TLM : Quels messages clés adresser aux médecins généralistes et gynécologues pour une prescription raisonnée de l’estradiol en gel ?
Dr Brigitte Raccah-Tebeka : Certains praticiens se disent incomplètement formés et de fait peu enclins à proposer un THM à leurs patientes. Pourtant, ce dernier peut être proposé par le médecin traitant ou le gynécologue, en l’absence de contre-indication et si son bénéfice estimé est important. L’association à une molécule progestative reste obligatoire (sauf pour les femmes hystérectomisées) en quantité suffisante et sur une durée minimum de 12 jours par mois.

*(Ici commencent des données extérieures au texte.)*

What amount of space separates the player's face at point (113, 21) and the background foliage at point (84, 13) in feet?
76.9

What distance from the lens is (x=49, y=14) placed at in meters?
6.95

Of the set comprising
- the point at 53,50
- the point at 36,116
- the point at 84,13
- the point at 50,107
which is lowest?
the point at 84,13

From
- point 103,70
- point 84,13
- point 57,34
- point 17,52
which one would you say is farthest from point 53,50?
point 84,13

En France, les deux molécules associées sont la progestérone naturelle ou son dérivé, la dydrogestérone. Sans progestérone, la muqueuse de l’endomètre s’épaissit sous l’effet des œstrogènes et peut favoriser le développement de polypes, de fibromes ou de cancers de l’endomètre pour les cas les plus graves. Les recommandations prévoient un premier bilan trois mois après l’initiation du traitement afin de s’assurer des bonnes tolérance et observance du traitement permettant un réajustement si besoin. Par la suite, une réévaluation annuelle estime la nécessité de poursuivre ou non le traitement en analysant la balance bénéfice-risque au cas par cas.